(Short descriptive text snippets)
※ ※ ※
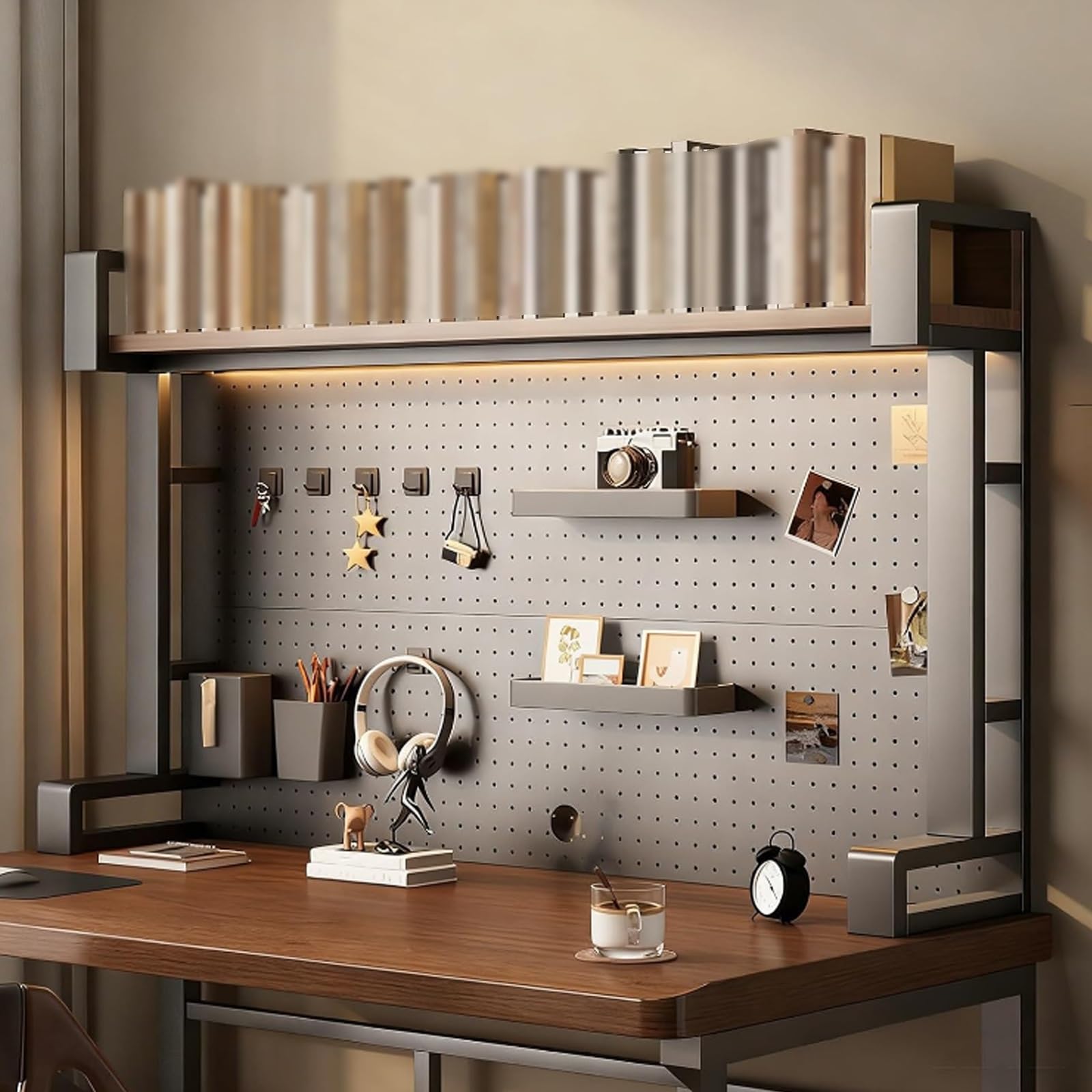 Organizer da scrivania con pannello forato e accessori di archiviazione, libreria da scrivania in metallo a 2/3 ripiani, ripiani multiuso per tavolo da studio e ufficio
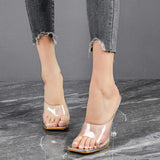 Transparent PVC Slip On High Heel Mules Silver Clear Acrylic Party Tacones Mujer Slippers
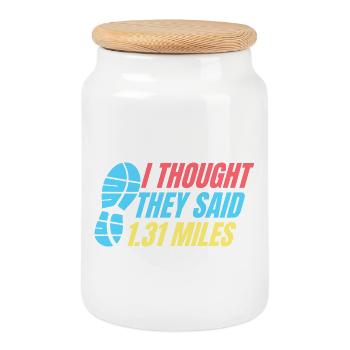 Running Run They Said 1.31 Miles Marathon Runner - Cookie Jar with Wooden Lid - white - Front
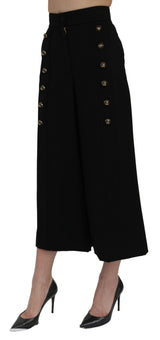 Pantalon large taille haute et taille courte noir de Dolce &amp; Gabbana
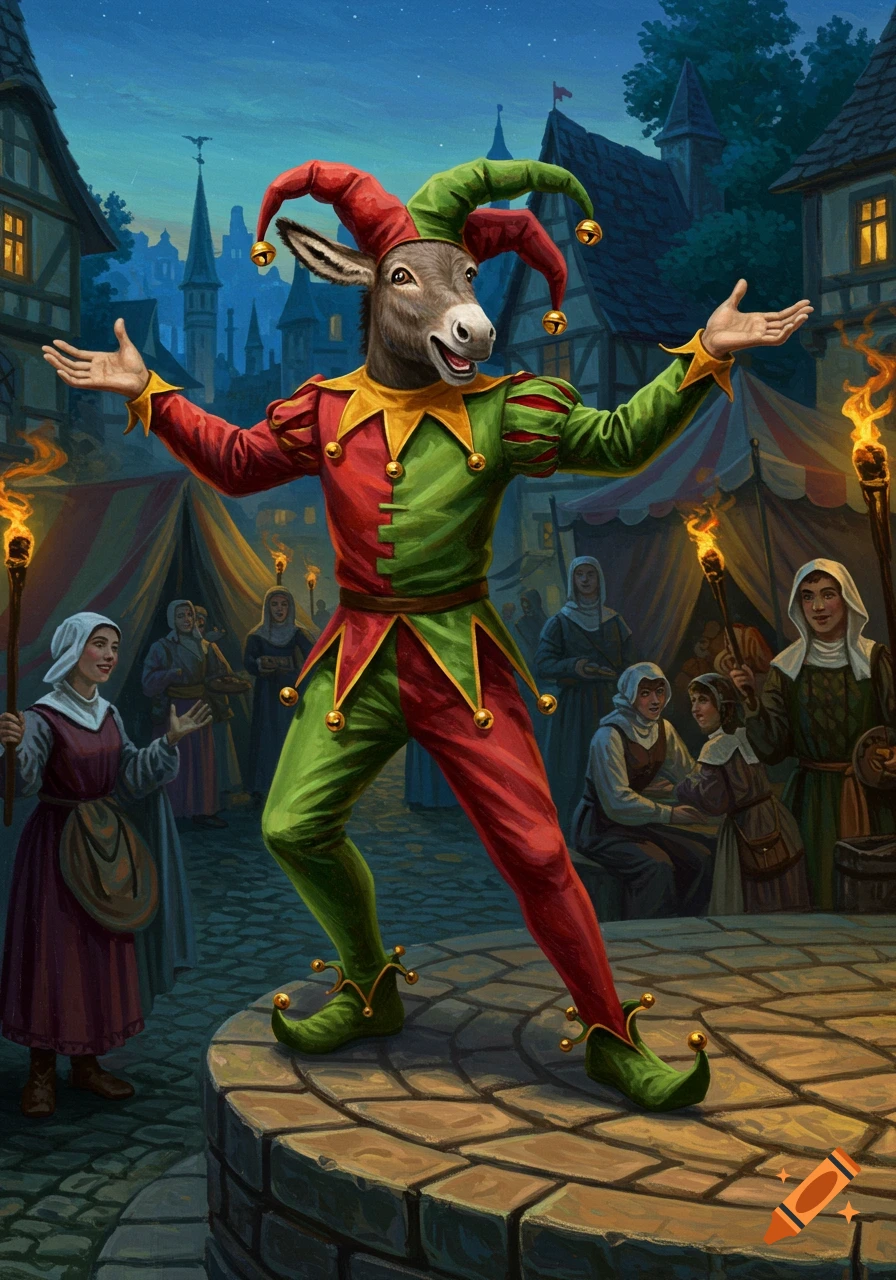 An oil painting of a jester with a donkey's head in a red and green costume, performing in a medieval town square at night.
※ ※ ※
• ABOUT THIS TASK
From the line containing "Running Run They" down to the last line of the data above, transcribe exactly those lines and no others; omit the pictures.

• ANSWER
 Running Run They Said 1.31 Miles Marathon Runner - Cookie Jar with Wooden Lid - white - Front
 Pantalon large taille haute et taille courte noir de Dolce &amp; Gabbana
 An oil painting of a jester with a donkey's head in a red and green costume, performing in a medieval town square at night.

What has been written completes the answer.